Could he be going to solve the mystery of his strange courtship and the despairing message in his last letter? Although she tried to crush the feeling, she was unable to stop a tiny seed of hope forming. Had some obstacle been removed and he was coming to speak of love? At least if I see him I will be able to judge better how he feels, she thought.
Her mother had not seen the letter and Anna told her nothing but at the first opportunity she slipped away to see Mrs O’Brien. They had also received a letter and Mrs O’Brien said immediately, ‘A pity it’s such a brief visit and such short notice but it shows how important the work he’s been doing is. Let’s hope it’s rewarded with a good promotion, Anna.’
‘Let’s hope so,’ Anna said, too proud to admit what she was really thinking.
‘Perhaps that’s what he’s coming to tell us. It would make such a difference to both your lives, make so much possible,’ said Mrs O’Brien. She smiled meaningfully and Anna felt confused. Even down-to-earth Mrs O’Brien was expecting something wonderful from this weekend, it seemed.
She smiled and was relieved when they were joined by Dr O’Brien. ‘Good news, eh, Anna?’ he said cheerfully.
Anna smiled and nodded. ‘I haven’t said anything to Mama,’ she said.
‘Very wise, until we have something to tell her, eh?’ Dr O’Brien said. ‘Tell you what. I’ll send you a note when Eugene arrives and you come down here. Save a lot of argy-bargy and you won’t have much time together, you and Eugene, otherwise.’

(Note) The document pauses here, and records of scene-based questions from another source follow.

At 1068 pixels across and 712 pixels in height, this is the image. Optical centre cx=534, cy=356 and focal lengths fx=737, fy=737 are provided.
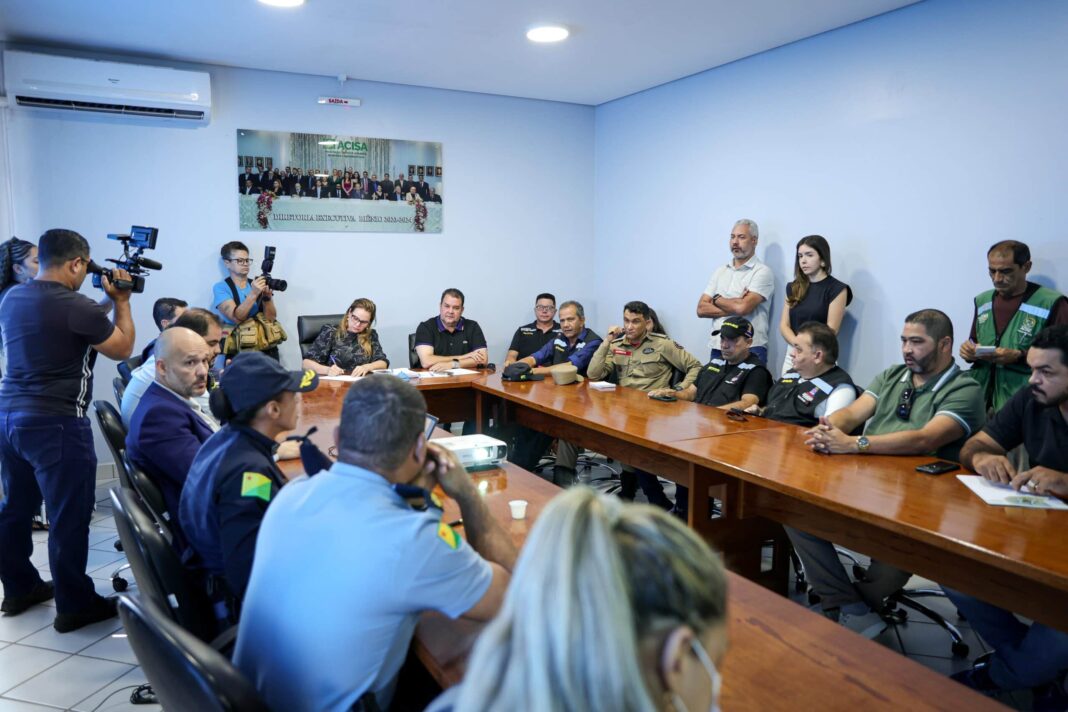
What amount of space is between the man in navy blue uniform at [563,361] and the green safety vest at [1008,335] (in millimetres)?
2157

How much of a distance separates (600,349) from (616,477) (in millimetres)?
828

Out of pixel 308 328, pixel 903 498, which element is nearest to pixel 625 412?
pixel 903 498

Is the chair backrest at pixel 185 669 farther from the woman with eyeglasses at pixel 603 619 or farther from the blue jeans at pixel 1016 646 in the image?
the blue jeans at pixel 1016 646

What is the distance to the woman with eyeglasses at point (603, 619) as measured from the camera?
65 centimetres

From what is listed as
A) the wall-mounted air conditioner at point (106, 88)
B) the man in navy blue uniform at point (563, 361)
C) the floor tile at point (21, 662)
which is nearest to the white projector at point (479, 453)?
the floor tile at point (21, 662)

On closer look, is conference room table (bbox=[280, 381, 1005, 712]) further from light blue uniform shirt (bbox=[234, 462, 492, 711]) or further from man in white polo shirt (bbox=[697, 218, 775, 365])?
man in white polo shirt (bbox=[697, 218, 775, 365])

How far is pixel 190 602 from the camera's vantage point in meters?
1.62

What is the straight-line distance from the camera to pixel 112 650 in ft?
8.61

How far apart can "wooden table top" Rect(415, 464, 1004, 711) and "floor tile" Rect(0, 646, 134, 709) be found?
64.9 inches

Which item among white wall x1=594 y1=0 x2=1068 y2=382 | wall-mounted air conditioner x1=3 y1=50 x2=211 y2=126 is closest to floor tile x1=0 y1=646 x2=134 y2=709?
wall-mounted air conditioner x1=3 y1=50 x2=211 y2=126

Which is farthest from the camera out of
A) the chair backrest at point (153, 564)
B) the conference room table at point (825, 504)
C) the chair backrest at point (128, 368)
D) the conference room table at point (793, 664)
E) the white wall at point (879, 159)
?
the chair backrest at point (128, 368)

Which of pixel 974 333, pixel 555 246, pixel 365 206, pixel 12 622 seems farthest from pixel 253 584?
pixel 555 246

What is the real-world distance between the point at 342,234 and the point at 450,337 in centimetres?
117

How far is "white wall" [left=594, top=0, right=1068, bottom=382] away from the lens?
11.3 feet
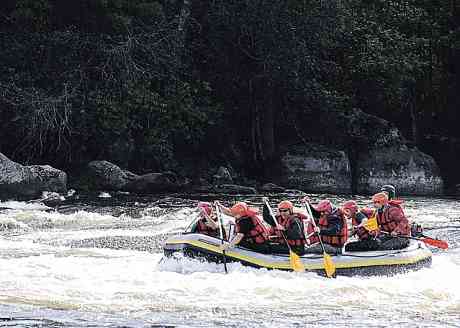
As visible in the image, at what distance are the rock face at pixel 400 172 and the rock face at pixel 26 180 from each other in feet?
32.9

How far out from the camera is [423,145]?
1345 inches

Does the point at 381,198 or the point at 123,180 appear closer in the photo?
the point at 381,198

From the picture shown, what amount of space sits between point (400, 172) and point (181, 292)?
18646mm

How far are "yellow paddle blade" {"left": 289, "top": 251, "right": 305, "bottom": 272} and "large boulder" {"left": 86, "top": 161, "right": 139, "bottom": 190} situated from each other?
13.4m

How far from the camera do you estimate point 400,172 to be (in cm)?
3044

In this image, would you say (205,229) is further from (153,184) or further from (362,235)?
(153,184)

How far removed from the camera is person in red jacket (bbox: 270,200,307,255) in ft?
46.4

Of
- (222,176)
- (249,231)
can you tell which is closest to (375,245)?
(249,231)

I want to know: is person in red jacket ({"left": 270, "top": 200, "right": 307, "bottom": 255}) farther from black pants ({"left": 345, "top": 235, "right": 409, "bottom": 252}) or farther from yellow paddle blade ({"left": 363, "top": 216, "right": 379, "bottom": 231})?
yellow paddle blade ({"left": 363, "top": 216, "right": 379, "bottom": 231})

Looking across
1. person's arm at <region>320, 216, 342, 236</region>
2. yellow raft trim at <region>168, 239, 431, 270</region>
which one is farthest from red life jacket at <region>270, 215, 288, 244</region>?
person's arm at <region>320, 216, 342, 236</region>

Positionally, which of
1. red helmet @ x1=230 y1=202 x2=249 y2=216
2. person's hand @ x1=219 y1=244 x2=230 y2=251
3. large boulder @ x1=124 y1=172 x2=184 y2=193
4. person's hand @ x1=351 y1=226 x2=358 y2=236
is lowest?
person's hand @ x1=219 y1=244 x2=230 y2=251

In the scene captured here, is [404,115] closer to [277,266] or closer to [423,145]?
[423,145]

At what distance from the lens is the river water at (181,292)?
11.6 metres

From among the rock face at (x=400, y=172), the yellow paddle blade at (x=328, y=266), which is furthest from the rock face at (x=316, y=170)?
the yellow paddle blade at (x=328, y=266)
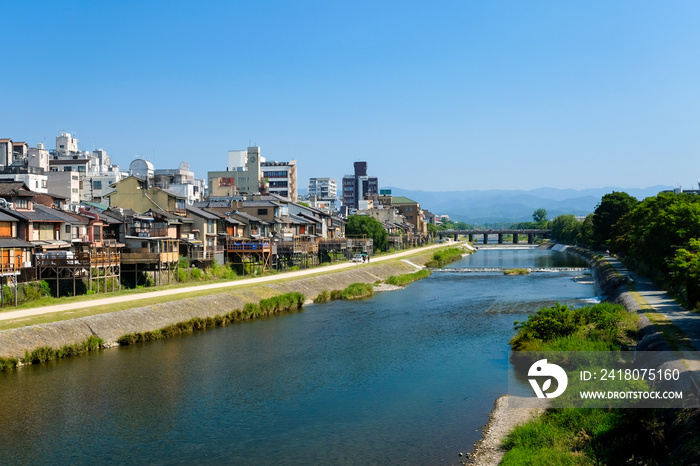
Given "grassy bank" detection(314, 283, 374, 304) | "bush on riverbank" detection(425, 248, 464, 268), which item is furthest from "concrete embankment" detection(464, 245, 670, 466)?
"bush on riverbank" detection(425, 248, 464, 268)

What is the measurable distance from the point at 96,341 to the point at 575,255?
117 metres

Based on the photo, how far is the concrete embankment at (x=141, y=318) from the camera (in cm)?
3069

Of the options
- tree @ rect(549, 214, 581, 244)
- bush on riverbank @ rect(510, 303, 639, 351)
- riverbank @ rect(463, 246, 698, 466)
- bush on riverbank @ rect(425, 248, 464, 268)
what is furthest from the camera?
tree @ rect(549, 214, 581, 244)

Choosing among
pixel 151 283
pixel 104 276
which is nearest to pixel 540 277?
pixel 151 283

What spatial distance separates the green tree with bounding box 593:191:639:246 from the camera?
324 ft

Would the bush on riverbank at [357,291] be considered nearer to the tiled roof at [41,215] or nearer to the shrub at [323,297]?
the shrub at [323,297]

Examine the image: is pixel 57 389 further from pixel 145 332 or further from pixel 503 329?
pixel 503 329

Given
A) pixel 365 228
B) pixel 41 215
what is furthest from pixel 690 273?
pixel 365 228

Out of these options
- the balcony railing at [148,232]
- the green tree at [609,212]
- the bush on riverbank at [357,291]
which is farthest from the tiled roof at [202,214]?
the green tree at [609,212]

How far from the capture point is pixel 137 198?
210ft

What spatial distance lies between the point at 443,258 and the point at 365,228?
64.2ft

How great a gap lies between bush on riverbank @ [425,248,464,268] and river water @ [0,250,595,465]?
223 ft

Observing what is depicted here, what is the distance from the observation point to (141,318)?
125 feet

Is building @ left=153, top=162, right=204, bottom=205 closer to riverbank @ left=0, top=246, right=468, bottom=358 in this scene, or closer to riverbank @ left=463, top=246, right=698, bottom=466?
riverbank @ left=0, top=246, right=468, bottom=358
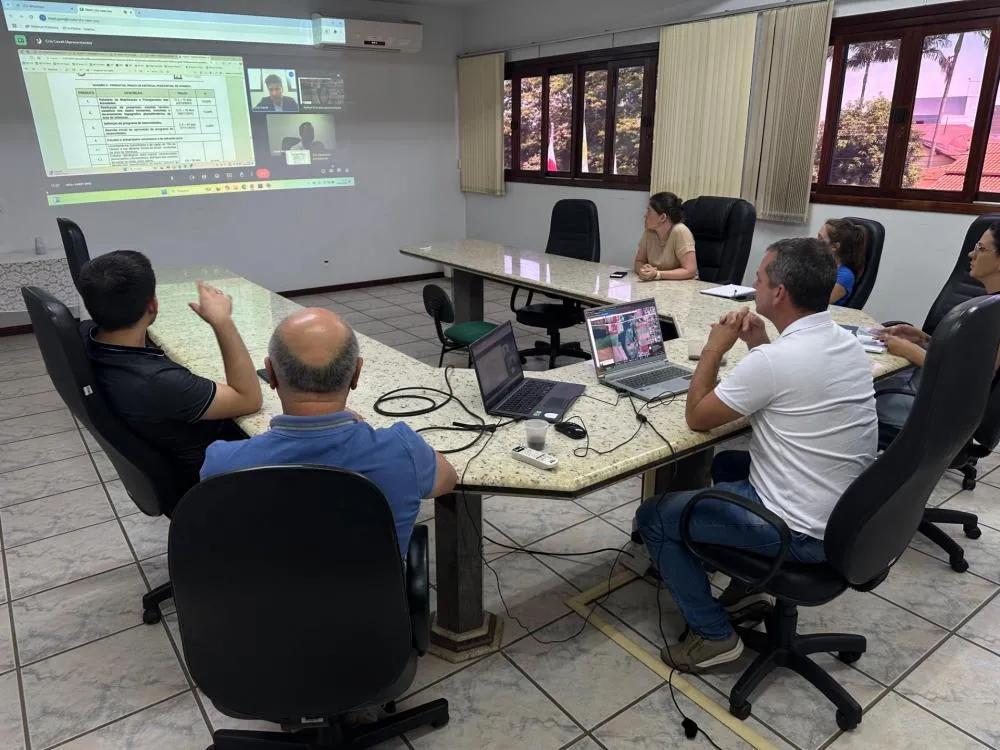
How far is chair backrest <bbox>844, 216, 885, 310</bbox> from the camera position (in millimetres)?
3557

‘Thanks, doctor. I’d better get back now. There’s the usual big clean planned, ready for Dorrie and Michael next week, so I’ll be missed.’
She hastened home, glad to be fully occupied in changing curtains and turning out cupboards for the rest of the day.
Even though she was exhausted, she was unable to sleep, with hopes and plans and surmises rushing through her brain. Should she have confided in the O’Briens about the despairing words in Eugene’s letter? No, better not, she thought. She would be seeing Eugene himself in a few hours and perhaps be able to help him. At the thought she trembled with a mixture of delight and fear.
Anna decided that she would go as soon as she received word of Eugene’s arrival, whether her mother objected or not, but in the event Mrs Furlong retired to bed with a sick headache before the note arrived. When it did Anna was able to dress suitably and hasten to Shaw Street immediately.
She thought both the O’Briens seemed ill at ease and after a brief greeting Mrs O’Brien showed her into the small back parlour where Eugene was waiting. She felt as though her heart would rise and choke her at the sight of his beloved face and he took her hand, bent over it and kissed it.
He stood holding her hand and looking into her eyes, then he turned away with a sound that was almost a sob and stood looking out of the window.
‘What is it, Eugene? What’s wrong?’ Anna asked in alarm. Forgetting her pride and her reserve, she went to him and as he turned to her she put her arms around him.
For a moment he held her, then he gently withdrew and led her to a sofa. He drew her down beside him, still holding her hand.
‘I’ve tried, Anna, I’ve tried so hard,’ he said. ‘If I could have loved anyone properly it would have been you. But I can’t.’
Anna sat up straight and withdrew her hand. She was unable to speak but she was deeply hurt and it showed.
Eugene said quickly, ‘You don’t understand.’
‘No, I don’t understand,’ she said. ‘I don’t understand anything.’
He groaned. ‘And I can’t explain,’ he said. ‘Not to a girl like you. My mind is in turmoil, Anna.’ He put his hands over his face and Anna sat as though turned to stone as he began to mutter, ‘I tried. I tried. God knows I tried, but everything was against me. And then it all turned so sordid. Money, always money or the lack of it.’
He was silent for a while and Anna said timidly, ‘Is that the trouble? Are you in debt?’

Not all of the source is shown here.